** Проверьте понимание **
1. Верните без изменений фрагмент текста о бродзянском архиве от «Во всей этой» до «мне Варвара Александровна.».
2. Продолжите текст о бродзянском архиве, начав сразу после его последнего предложения.

** Исходный текст **
Анна Бергер вначале была крайне недоверчива, ничего не говорила, не показывала, не выдавала. Только после многих посещений и бесед, в которых она поняла, с кем имеет дело, после моих заверений, что вещи будут возвращены на родину и что, вероятно, вполне совпадает с намерениями её бывшей госпожи(выделено мною. — С. Б.), Анна стала помалу оттаивать и выдавать скрытые у неё где-то вещи. Все бродзянские материалы хранились в несгораемом шкафу моего Института русского языка и литературы в Братиславском университете.
Во всей этой истории правдоподобнее всего, на мой взгляд, момент «обвораживания» Анны Бергер.
— Папа был обаятельным человеком. Он умел располагать к себе людей, особенно женщин… — ещё при первой нашей встрече заявила мне Варвара Александровна.
Обольщение шло по всем правилам. За ним последовал обман. Как Исаченко распорядился бродзянским архивом и какая его часть была возвращена на родину Александрины Гончаровой, мы уже знаем.

** Исходные данные **
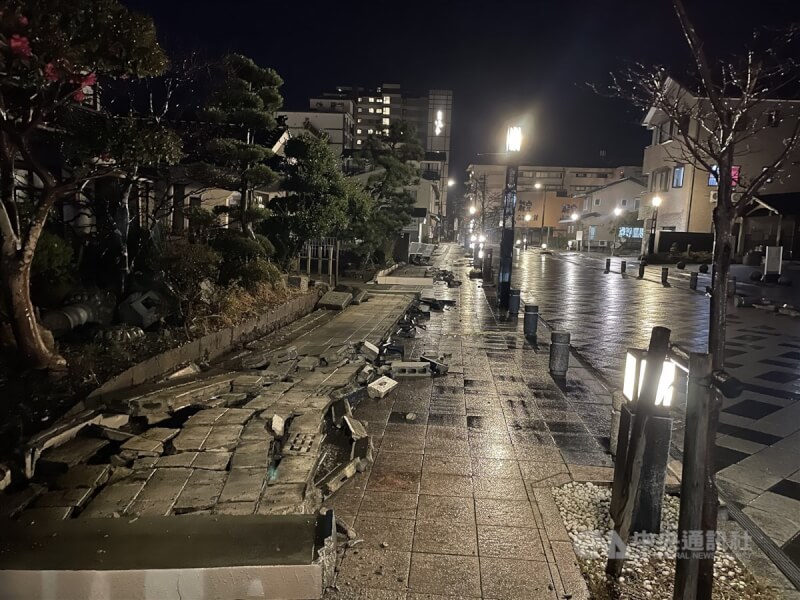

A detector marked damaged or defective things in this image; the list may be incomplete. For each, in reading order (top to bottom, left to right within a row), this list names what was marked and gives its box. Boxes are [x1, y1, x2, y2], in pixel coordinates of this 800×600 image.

---

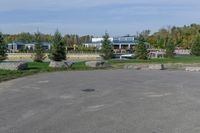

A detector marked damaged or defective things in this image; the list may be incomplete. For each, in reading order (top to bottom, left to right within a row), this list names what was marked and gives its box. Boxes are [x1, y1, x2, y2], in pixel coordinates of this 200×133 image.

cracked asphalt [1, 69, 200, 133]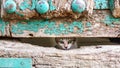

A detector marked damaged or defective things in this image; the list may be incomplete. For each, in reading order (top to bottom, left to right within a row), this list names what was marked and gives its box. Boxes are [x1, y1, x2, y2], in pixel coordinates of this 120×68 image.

** Ответы **
1.
Во всей этой истории правдоподобнее всего, на мой взгляд, момент «обвораживания» Анны Бергер.
— Папа был обаятельным человеком. Он умел располагать к себе людей, особенно женщин… — ещё при первой нашей встрече заявила мне Варвара Александровна.

2.
В 1958 году жена Исаченко Елена Николаевна оставила мужа и уехала с дочерью в Вену. В 1968 году профессор тоже перебрался в Австрию с молодой женой — чешской балериной. В Клагенфурте он получил место в местном университете. После его смерти Варвара Александровна сумела отвоевать у новой жены сундук с бумагами отца. Были ли в нём ещё какие-нибудь вещи из бродзянского архива, кроме визитной карточки Дантеса и кольца с железной оковкой, мне не суждено было узнать.
Трубецкой в защиту Исаченко
Моя же переписка со скоропостижно скончавшимся Александром Васильевичем Исаченко началась по поводу пропавшего пушкинского кольца, — писал Сергей Григорьевич Трубецкой в статье «История пушкинского кольца»[99]. — Мне хочется в память покойного рассказать историю потерянного и теперь найденного кольца, присланного А. С. Пушкину из Сибири декабристами.
Получилось всё очень складно, увлекательно и весьма правдоподобно. Если бы… история эта основывалась хоть на каких-нибудь фактах. Я сама увлеклась этой версией и ненадолго поверила в неё. И даже предприняла расследование.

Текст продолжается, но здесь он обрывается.